The task calls for every line of the data to be repeated exactly.

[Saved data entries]
++++++++++
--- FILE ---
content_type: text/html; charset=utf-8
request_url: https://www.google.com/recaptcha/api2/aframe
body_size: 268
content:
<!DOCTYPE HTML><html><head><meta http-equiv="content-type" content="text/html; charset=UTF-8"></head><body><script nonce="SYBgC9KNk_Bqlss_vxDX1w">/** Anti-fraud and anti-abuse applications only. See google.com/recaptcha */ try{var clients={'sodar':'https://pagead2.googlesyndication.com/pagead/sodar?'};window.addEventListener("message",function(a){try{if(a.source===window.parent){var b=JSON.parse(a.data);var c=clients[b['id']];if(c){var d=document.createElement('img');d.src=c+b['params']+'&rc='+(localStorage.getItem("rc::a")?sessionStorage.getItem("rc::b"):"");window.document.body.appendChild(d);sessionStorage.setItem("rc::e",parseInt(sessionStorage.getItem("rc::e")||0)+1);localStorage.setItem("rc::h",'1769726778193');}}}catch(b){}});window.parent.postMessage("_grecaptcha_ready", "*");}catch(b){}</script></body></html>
++++++++++
## Answer for this exercise:
--- FILE ---
content_type: text/html; charset=utf-8
request_url: https://www.google.com/recaptcha/api2/aframe
body_size: 268
content:
<!DOCTYPE HTML><html><head><meta http-equiv="content-type" content="text/html; charset=UTF-8"></head><body><script nonce="SYBgC9KNk_Bqlss_vxDX1w">/** Anti-fraud and anti-abuse applications only. See google.com/recaptcha */ try{var clients={'sodar':'https://pagead2.googlesyndication.com/pagead/sodar?'};window.addEventListener("message",function(a){try{if(a.source===window.parent){var b=JSON.parse(a.data);var c=clients[b['id']];if(c){var d=document.createElement('img');d.src=c+b['params']+'&rc='+(localStorage.getItem("rc::a")?sessionStorage.getItem("rc::b"):"");window.document.body.appendChild(d);sessionStorage.setItem("rc::e",parseInt(sessionStorage.getItem("rc::e")||0)+1);localStorage.setItem("rc::h",'1769726778193');}}}catch(b){}});window.parent.postMessage("_grecaptcha_ready", "*");}catch(b){}</script></body></html>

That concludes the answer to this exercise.